• [Source excerpt]
========================

# Yamaha PA - PCB Issue



## Andy (Sep 23, 2007)

Just a question about a PA system I'm considering buying.

I can get a pair of Yamaha Club V 15s and an EMX5014C mixer for a very reasonable price (~40% of new value), but the only issue is that the mixer has a cracked PCB for the stereo out section, so the stereo outs and the graphic EQ don't work. Otherwise, all the channels and the amps work.

Is this something that can be easily/cheaply repaired, and would using the mixer without fixing it cause any damage? The owner says the damage happened when it was almost new, and it has been running fine since.

Thanks.


----------



## shoretyus (Jan 6, 2007)

Not sure about the board repair but remember that they are hard to get apart to work on them so that will eat up some tech dollars right there. 

Lots of gear around ... how cheap ?


----------



## Andy (Sep 23, 2007)

$800 for everything. I wouldn't mind putting $100 into it, but once I hit $1000, I could get new gear -- all I really need is a pair of 12s and a small powered mixer, really.


----------



## Esoterik (Dec 18, 2006)

Depending on the exact amount of damage, it may be fixable. 

But, generally, I wouldn't buy anything with damage to the PCB. It isn't usually very easy to fix PCB damage or issues.

Now, if we are talking about a trace or a pad that ripped out of the board, usually you can just solder some wire or something to re-connect the circuit. 

My opinion: steer clear.


----------

========================

• [Data]
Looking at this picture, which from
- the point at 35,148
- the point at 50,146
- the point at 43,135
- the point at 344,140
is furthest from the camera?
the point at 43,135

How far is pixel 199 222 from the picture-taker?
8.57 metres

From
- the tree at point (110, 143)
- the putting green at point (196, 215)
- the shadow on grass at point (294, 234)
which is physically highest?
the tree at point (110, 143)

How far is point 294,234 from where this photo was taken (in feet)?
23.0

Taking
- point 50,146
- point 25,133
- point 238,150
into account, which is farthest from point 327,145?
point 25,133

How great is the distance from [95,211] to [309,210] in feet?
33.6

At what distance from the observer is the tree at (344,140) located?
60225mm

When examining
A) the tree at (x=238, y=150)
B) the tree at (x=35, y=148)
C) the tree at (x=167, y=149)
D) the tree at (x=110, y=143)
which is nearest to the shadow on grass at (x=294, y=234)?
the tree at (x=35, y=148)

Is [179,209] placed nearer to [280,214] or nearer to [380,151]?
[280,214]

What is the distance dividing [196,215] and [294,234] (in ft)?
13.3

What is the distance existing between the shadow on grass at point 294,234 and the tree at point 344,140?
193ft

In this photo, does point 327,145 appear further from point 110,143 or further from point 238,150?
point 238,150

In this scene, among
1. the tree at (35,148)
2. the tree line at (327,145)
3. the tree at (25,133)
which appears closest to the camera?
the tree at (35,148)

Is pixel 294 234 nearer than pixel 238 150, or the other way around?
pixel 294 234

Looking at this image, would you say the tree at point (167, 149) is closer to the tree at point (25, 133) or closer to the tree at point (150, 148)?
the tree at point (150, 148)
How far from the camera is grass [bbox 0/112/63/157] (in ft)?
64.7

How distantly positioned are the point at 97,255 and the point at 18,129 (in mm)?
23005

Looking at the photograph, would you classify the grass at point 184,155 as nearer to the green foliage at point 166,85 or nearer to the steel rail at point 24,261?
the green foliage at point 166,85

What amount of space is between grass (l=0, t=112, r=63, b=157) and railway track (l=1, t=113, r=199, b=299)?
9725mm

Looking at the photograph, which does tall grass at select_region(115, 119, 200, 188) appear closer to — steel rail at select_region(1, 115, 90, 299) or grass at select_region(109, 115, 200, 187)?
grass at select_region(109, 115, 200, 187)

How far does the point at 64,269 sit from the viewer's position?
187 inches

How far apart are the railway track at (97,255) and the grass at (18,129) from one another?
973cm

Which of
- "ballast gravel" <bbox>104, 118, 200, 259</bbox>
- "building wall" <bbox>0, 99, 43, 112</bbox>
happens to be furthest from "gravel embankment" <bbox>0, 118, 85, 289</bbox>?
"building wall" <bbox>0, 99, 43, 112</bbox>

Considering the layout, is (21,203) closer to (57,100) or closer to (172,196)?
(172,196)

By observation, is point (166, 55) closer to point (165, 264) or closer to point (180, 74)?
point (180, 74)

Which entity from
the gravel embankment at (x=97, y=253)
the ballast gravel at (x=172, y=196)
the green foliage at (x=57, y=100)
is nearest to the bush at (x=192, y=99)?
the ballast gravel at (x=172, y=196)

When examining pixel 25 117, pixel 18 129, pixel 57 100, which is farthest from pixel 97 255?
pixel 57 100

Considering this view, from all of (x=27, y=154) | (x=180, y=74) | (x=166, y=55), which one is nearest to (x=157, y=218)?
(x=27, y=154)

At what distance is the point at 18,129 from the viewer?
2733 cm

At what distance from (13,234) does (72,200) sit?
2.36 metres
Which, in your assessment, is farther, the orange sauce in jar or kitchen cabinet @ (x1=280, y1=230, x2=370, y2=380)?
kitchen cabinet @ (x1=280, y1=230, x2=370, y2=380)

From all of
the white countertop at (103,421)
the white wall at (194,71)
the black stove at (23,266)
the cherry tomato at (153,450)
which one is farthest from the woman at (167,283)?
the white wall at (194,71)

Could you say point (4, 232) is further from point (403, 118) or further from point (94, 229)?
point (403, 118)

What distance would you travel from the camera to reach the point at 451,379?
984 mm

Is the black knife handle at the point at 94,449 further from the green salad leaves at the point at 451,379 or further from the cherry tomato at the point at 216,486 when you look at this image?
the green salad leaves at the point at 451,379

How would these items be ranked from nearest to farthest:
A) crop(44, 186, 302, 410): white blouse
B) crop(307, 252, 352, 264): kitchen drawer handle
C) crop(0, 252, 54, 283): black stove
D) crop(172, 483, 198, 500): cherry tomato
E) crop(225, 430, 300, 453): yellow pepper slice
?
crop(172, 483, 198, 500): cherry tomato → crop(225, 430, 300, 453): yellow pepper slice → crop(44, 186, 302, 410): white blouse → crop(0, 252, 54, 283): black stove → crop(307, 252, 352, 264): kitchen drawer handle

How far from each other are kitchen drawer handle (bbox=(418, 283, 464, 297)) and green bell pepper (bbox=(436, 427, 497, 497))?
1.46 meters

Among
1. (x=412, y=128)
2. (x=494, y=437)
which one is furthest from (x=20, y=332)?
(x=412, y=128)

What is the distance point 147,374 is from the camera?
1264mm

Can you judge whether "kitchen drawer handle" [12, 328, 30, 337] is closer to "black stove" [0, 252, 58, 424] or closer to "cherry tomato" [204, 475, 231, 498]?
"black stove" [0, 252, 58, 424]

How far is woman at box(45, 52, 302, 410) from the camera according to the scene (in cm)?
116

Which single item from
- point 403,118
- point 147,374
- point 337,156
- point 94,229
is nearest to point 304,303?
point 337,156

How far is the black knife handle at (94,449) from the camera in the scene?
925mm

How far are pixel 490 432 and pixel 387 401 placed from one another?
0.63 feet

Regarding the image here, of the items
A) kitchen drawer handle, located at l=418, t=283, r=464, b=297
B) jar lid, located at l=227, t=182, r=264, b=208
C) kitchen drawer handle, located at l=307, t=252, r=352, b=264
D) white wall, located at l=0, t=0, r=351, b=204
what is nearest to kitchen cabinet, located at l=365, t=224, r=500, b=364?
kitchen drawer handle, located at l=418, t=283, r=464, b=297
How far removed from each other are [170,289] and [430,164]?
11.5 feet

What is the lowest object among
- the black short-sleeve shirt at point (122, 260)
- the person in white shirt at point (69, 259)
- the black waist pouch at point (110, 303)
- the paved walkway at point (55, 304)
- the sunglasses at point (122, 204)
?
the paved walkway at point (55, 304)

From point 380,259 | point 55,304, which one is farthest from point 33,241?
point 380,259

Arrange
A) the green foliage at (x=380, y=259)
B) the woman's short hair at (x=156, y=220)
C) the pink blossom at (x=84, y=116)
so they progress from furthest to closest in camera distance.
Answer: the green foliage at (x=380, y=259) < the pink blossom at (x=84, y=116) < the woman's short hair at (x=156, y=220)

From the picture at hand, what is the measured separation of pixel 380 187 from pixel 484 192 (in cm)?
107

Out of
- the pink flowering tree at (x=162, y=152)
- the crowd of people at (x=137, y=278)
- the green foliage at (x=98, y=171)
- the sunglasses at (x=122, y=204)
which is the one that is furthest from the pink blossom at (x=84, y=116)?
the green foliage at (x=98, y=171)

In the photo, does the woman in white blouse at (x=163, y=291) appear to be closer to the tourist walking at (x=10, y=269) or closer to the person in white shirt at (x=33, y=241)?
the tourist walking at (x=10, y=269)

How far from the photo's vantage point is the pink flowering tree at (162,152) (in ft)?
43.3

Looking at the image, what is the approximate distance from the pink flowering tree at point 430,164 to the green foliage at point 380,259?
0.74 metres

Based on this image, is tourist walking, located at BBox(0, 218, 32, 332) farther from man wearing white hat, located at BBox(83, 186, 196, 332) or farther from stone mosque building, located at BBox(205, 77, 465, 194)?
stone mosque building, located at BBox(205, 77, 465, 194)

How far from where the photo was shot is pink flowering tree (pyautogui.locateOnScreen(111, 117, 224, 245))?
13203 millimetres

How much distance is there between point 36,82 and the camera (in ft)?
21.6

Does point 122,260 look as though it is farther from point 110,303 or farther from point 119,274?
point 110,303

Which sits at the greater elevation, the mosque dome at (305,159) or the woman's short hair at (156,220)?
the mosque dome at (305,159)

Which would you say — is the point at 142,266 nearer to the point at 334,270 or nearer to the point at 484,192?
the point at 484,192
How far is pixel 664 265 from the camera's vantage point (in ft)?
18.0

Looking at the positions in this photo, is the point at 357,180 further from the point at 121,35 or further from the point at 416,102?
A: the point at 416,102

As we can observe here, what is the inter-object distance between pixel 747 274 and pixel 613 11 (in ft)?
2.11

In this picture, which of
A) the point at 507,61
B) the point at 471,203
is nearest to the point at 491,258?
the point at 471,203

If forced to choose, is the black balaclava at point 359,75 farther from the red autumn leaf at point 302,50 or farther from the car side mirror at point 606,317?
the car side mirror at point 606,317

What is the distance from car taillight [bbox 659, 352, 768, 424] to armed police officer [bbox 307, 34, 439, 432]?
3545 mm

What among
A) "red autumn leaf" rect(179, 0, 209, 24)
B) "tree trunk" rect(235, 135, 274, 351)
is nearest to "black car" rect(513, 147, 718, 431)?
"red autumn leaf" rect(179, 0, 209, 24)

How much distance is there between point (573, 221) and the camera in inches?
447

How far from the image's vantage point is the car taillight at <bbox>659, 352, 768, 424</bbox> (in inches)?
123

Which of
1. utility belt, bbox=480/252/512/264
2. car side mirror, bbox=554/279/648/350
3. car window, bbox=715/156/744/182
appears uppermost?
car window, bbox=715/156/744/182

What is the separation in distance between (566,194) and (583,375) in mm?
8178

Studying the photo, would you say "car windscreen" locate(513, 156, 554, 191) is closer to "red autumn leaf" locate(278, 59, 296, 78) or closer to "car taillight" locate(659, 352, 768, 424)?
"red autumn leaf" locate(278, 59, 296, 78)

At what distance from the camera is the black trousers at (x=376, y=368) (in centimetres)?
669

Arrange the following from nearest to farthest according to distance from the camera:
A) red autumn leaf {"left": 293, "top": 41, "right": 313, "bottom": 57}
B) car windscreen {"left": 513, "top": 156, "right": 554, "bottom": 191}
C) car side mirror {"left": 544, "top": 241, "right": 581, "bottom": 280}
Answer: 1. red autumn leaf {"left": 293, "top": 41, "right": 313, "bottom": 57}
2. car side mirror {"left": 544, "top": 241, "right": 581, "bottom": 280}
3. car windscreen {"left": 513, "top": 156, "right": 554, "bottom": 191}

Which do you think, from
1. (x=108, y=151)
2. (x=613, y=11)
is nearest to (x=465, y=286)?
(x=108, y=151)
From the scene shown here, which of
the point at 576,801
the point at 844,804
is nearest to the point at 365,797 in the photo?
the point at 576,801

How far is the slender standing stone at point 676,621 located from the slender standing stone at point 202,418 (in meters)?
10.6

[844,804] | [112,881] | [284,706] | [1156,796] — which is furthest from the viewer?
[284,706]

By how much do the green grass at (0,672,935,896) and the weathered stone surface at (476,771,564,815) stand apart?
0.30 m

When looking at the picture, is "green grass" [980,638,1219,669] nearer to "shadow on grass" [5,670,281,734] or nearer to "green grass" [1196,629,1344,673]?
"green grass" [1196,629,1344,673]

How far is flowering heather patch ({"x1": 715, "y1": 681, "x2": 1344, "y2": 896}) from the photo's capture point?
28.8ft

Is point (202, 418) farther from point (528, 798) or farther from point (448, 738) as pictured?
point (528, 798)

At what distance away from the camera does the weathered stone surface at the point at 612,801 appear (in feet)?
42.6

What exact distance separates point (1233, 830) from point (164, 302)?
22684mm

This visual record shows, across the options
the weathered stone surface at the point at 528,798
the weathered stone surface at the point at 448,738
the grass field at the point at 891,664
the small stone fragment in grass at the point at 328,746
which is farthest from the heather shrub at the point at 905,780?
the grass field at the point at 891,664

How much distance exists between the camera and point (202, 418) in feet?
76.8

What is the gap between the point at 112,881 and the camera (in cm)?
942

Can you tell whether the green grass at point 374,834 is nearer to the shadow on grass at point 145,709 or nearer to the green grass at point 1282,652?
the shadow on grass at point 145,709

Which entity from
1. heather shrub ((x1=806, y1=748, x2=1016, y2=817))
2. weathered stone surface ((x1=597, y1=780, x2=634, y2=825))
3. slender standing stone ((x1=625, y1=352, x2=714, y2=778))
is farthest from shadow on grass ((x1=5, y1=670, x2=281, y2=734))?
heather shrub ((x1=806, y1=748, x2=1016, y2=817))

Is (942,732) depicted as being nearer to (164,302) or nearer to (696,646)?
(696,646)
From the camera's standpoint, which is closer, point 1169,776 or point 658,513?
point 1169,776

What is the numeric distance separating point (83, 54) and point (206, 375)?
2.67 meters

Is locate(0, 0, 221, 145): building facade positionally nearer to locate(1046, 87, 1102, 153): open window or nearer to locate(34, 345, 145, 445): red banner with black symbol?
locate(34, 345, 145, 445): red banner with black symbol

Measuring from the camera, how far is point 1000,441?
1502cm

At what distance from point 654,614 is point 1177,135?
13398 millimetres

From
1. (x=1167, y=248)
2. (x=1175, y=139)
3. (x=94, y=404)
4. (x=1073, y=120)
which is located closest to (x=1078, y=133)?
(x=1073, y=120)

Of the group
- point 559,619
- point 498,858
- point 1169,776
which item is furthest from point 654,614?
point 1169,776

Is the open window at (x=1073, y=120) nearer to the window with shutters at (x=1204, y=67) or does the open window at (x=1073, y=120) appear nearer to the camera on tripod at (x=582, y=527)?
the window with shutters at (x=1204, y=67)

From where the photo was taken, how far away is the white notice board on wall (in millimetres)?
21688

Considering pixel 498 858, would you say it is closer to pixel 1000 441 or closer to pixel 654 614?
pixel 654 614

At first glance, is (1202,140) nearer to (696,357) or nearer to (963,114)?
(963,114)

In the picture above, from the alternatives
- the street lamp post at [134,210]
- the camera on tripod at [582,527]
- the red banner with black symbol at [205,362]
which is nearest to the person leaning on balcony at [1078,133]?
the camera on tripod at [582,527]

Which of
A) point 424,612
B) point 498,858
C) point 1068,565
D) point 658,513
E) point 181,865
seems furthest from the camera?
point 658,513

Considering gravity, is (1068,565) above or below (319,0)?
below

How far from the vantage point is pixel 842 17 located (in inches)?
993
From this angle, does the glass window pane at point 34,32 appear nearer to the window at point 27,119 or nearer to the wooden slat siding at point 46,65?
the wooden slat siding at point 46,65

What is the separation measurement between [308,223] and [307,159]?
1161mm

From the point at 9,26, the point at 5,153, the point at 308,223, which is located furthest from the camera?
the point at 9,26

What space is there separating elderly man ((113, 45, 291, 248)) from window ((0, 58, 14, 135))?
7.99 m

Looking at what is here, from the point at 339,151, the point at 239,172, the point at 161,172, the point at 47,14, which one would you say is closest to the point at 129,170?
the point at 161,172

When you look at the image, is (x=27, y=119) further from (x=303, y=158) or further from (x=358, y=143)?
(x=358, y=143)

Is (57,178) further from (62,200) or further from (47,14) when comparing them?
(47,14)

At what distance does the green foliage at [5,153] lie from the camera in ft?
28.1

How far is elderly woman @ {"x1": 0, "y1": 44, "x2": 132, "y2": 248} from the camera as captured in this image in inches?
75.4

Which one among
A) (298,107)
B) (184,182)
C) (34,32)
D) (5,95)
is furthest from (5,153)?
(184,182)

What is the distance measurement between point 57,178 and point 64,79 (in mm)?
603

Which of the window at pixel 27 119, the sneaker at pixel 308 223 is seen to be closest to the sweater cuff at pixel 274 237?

========================

Set down the passage of the Yamaha PA thread above from "Just a question" up to and including "running fine since.", copied word for word.

Just a question about a PA system I'm considering buying.

I can get a pair of Yamaha Club V 15s and an EMX5014C mixer for a very reasonable price (~40% of new value), but the only issue is that the mixer has a cracked PCB for the stereo out section, so the stereo outs and the graphic EQ don't work. Otherwise, all the channels and the amps work.

Is this something that can be easily/cheaply repaired, and would using the mixer without fixing it cause any damage? The owner says the damage happened when it was almost new, and it has been running fine since.